Fordesman relied on production designer Katie Hickman and costume designer Olga Mill, plus the makeup department, to help capture the visual aesthetic of the eighties. “Of course, the wigs helped too!” he adds. “I was also inspired by the sodium vapour street lighting, which was around in the eighties and had a green tint; they can mostly be seen in Paris, Texas.”

Initial tests were shot in prep and a LUT was created with Rob Pizzey from Goldcrest in London, who did the grade. “Our post schedule was delayed, so I ended up colour grading with Vanessa Taylor instead who did an incredible job. I also have to give a massive shout out to our onset DIT Tim Gregoire, who was doing live grading. He was balancing our images throughout, and in tune with how I liked things. I didn’t even need to keep checking in his tent; I had full trust in his abilities and sense of what to do.”

Discussing his approach to lighting the film, Fordesman notes the daylight interior scenes had a little help from extra-large HMI sources. “HMI sources bounced in usually, but not to overpower since the quality of natural sunlight is hard to replicate,” says Fordesman. “Night interior scenes made use of practical light sources with Astera NYX bulbs controlled from a desk for full control over colour. LED sources like Creamsource Vortex and ARRI SkyPanels are part of everyone’s lighting lists these days just for ease of use. They can drive light through diffusion or bounce with a light source, which can quickly be controlled remotely and access almost any colour. I’m still very old-school when it comes to tungsten. I like to use Lowel Rifa lights still for close-ups on skin, also 2K spring balls dimmed down. There is something about a bulb dimmed down with its warmth that I find hard to replicate.”
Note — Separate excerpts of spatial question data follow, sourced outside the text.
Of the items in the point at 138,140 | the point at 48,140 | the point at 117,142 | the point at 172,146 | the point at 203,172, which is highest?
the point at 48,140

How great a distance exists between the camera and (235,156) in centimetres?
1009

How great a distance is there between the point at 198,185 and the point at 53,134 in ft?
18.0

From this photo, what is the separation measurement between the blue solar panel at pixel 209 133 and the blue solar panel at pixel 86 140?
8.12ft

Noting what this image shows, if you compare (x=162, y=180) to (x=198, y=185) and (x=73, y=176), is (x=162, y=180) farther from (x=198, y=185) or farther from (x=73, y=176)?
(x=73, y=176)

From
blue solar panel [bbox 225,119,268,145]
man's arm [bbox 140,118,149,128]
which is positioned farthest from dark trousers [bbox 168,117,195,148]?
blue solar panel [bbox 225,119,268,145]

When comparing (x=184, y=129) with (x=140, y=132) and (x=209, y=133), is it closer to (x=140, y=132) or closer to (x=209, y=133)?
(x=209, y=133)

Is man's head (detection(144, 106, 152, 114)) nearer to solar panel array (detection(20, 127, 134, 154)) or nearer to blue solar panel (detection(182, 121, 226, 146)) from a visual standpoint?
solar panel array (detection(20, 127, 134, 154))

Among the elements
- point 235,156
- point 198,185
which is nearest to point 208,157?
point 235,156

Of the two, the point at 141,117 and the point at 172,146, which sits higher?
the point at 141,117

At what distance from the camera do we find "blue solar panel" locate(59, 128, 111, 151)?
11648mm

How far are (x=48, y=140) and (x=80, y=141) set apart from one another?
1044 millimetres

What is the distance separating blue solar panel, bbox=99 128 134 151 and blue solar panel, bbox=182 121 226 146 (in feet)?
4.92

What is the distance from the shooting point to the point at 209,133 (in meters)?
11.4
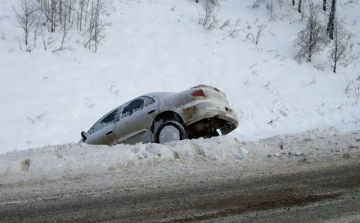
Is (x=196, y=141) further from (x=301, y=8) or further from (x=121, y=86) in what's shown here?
(x=301, y=8)

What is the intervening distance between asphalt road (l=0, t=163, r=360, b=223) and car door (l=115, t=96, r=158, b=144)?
3.53 m

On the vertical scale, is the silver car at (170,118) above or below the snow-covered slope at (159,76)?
below

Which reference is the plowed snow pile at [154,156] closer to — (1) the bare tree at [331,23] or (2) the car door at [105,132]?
(2) the car door at [105,132]

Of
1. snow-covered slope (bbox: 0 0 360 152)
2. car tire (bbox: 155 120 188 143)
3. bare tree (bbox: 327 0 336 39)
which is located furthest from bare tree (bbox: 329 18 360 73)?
car tire (bbox: 155 120 188 143)

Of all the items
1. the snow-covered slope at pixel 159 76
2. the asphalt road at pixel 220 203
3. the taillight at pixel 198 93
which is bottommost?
the asphalt road at pixel 220 203

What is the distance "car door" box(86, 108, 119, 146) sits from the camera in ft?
28.6

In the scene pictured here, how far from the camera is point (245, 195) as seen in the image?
4.39 m

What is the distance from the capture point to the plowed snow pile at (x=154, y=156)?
18.7 ft

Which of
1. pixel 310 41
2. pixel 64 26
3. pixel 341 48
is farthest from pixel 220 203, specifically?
pixel 341 48

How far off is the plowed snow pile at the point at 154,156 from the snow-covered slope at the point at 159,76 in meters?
6.64

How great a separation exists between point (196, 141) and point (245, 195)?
7.86ft

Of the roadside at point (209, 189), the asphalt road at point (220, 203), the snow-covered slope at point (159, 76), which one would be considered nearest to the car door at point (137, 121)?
the roadside at point (209, 189)

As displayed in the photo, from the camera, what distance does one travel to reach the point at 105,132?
8.86 m

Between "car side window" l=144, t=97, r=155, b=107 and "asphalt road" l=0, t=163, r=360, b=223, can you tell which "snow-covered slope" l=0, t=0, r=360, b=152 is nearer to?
"car side window" l=144, t=97, r=155, b=107
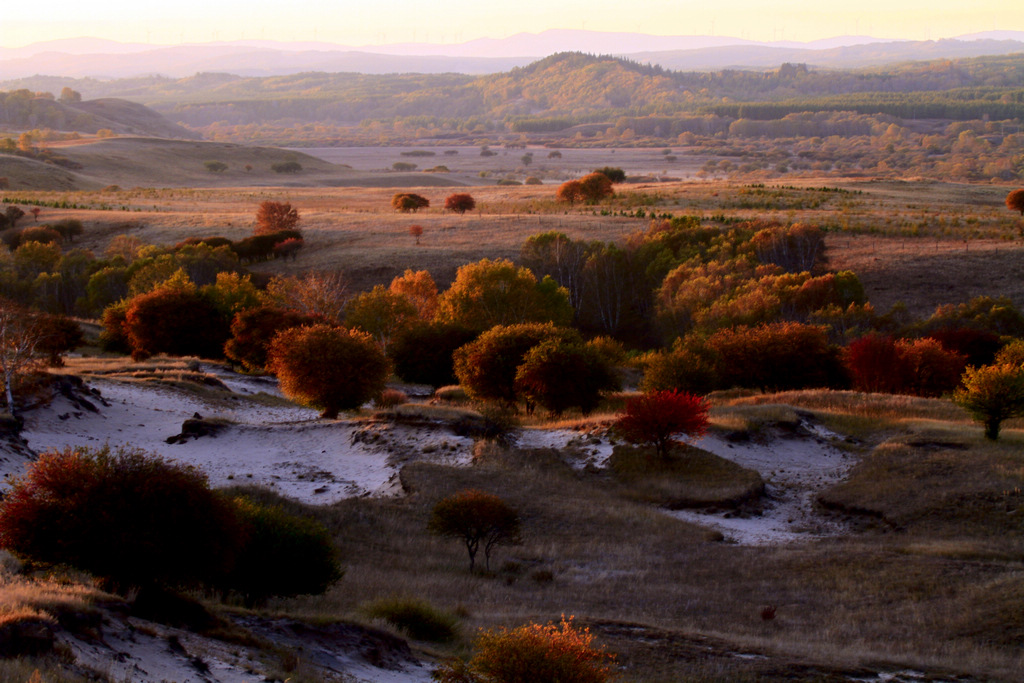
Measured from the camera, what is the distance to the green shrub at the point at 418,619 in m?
12.8

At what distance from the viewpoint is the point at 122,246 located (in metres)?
71.2

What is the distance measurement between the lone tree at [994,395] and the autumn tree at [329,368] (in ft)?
64.9

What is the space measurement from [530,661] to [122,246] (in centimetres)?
7259

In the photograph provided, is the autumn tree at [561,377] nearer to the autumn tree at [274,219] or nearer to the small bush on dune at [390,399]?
the small bush on dune at [390,399]

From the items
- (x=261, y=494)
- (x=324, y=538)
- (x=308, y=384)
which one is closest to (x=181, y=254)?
(x=308, y=384)

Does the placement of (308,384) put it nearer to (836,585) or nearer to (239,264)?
(836,585)

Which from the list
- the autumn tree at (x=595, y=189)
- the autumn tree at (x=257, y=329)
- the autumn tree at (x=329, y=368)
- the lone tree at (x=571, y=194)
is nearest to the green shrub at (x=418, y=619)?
the autumn tree at (x=329, y=368)

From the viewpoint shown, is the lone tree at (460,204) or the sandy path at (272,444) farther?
the lone tree at (460,204)

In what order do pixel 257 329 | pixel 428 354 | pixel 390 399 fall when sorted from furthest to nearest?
pixel 257 329
pixel 428 354
pixel 390 399

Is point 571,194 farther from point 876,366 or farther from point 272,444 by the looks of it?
point 272,444

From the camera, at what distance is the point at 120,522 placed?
10.9 meters

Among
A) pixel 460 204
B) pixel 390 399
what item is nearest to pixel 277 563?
pixel 390 399

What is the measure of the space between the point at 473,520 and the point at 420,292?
36.4 meters

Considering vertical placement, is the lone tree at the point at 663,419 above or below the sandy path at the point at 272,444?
above
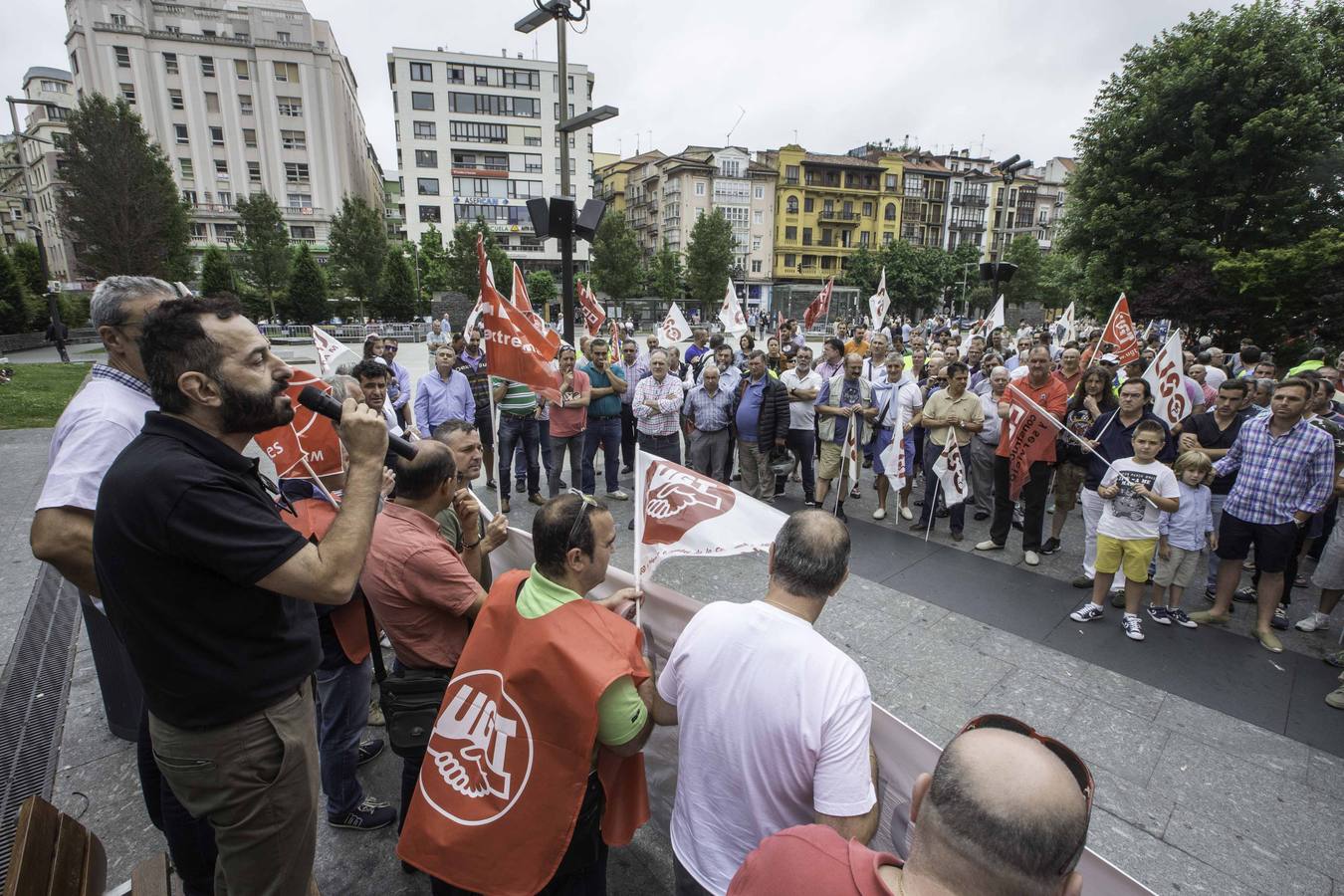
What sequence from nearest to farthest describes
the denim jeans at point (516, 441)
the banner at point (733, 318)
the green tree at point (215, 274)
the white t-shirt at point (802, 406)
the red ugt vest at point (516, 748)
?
the red ugt vest at point (516, 748) → the denim jeans at point (516, 441) → the white t-shirt at point (802, 406) → the banner at point (733, 318) → the green tree at point (215, 274)

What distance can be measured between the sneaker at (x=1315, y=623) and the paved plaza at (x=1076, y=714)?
8 cm

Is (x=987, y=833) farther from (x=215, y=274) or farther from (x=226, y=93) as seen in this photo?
(x=226, y=93)

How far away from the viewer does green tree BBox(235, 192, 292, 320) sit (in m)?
37.5

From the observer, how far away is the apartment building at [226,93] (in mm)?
56875

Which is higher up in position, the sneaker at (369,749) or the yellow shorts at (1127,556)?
the yellow shorts at (1127,556)

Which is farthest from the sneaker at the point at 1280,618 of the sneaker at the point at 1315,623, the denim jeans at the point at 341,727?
the denim jeans at the point at 341,727

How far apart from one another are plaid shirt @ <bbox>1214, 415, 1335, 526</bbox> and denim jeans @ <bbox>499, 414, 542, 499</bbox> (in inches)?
268

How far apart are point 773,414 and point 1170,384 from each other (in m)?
4.12

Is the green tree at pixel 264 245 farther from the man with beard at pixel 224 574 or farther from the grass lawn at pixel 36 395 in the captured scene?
the man with beard at pixel 224 574

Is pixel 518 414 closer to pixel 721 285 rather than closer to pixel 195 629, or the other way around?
pixel 195 629

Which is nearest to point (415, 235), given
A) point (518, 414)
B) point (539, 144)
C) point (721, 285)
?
point (539, 144)

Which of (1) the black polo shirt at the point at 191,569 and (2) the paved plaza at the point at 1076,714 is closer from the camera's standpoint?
(1) the black polo shirt at the point at 191,569

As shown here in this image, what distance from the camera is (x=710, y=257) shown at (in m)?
54.7

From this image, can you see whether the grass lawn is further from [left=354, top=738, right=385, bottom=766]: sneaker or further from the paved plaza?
[left=354, top=738, right=385, bottom=766]: sneaker
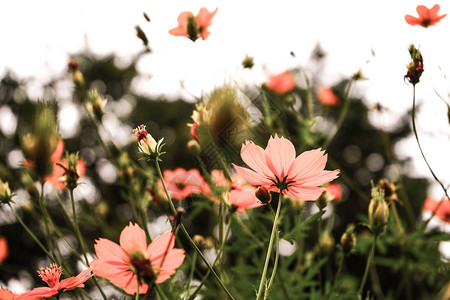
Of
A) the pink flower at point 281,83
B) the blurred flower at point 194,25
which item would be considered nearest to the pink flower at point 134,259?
the blurred flower at point 194,25

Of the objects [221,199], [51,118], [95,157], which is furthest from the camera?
[95,157]

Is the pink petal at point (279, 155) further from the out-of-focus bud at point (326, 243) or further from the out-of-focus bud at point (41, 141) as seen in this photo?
the out-of-focus bud at point (326, 243)

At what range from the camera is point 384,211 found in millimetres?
434

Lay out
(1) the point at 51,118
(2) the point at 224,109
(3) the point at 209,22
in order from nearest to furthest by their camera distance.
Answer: (1) the point at 51,118 → (2) the point at 224,109 → (3) the point at 209,22

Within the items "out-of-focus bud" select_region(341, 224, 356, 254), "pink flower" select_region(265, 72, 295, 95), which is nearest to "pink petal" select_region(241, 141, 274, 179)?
"out-of-focus bud" select_region(341, 224, 356, 254)

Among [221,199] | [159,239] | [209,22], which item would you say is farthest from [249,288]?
[209,22]

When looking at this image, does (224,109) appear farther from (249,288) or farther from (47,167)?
(249,288)

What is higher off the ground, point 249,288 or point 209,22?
point 209,22

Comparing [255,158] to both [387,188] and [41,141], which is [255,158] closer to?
[41,141]

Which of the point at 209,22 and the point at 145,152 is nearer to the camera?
the point at 145,152

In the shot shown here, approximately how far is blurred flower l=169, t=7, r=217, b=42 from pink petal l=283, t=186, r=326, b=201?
0.29 metres

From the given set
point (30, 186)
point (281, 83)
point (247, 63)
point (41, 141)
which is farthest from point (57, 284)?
point (281, 83)

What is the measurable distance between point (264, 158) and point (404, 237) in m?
0.36

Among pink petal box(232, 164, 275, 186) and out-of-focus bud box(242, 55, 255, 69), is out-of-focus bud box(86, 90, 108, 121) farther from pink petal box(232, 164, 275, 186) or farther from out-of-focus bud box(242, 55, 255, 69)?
pink petal box(232, 164, 275, 186)
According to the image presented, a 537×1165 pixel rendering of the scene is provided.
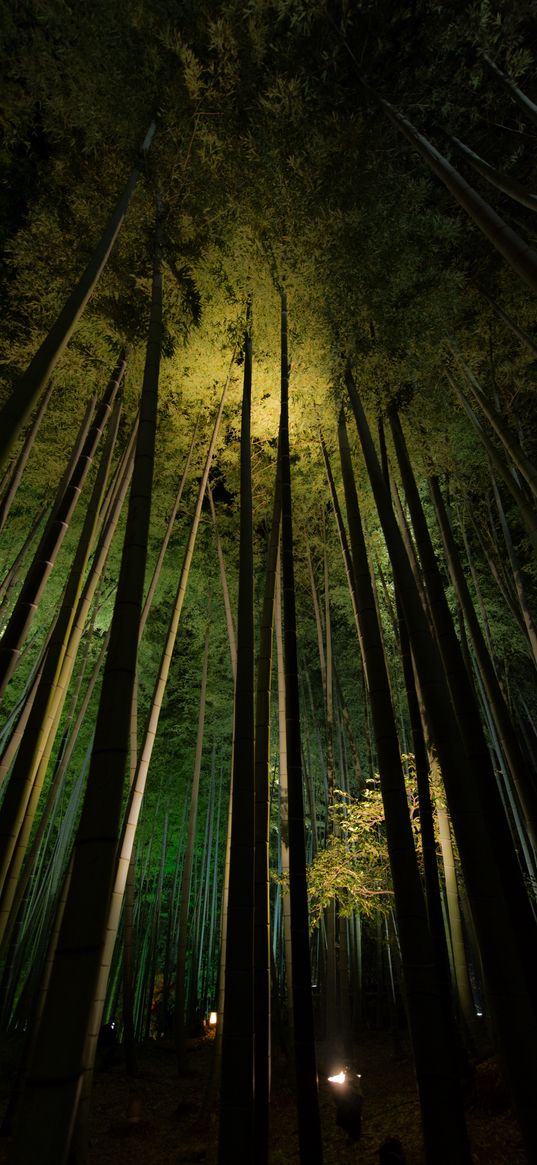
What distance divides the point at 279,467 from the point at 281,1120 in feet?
15.9

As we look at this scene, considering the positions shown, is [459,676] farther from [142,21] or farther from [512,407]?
[142,21]

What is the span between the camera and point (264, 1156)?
1662 millimetres

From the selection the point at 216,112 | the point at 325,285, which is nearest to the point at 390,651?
the point at 325,285

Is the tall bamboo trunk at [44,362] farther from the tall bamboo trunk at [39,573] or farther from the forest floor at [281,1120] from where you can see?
the forest floor at [281,1120]

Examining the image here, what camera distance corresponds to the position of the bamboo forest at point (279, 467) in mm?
1405

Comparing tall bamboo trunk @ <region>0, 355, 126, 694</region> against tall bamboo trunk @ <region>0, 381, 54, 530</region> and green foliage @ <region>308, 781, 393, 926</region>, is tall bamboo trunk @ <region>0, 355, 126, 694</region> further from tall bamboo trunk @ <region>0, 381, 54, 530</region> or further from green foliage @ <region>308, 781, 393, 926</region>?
green foliage @ <region>308, 781, 393, 926</region>

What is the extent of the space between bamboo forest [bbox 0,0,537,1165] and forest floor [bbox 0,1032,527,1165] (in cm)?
3

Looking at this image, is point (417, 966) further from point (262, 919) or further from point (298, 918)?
point (262, 919)

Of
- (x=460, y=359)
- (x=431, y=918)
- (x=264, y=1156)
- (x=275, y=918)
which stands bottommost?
(x=264, y=1156)

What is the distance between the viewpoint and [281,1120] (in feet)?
12.9

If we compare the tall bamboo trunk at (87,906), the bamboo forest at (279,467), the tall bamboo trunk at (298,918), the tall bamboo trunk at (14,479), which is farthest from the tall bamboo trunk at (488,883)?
the tall bamboo trunk at (14,479)

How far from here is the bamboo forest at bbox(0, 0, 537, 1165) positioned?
4.61ft

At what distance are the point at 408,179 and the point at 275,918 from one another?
804 centimetres

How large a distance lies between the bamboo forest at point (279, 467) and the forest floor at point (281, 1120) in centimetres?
3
“I have always wanted to shoot a film in the US; American cinema has shaped my understanding of film culture since I can remember,” Fordesman concludes. “Particularly this film, being so drenched in Americana references and shot in New Mexico. Every day of production was exciting – my crew were incredible, and so fun and kind to work with too.”

Co-produced by A24 and Film4, Love Lies Bleeding premiered at the 2024 Sundance Film Festival and is released in the UK on 3 May. The film is currently showing in theatres throughout the US.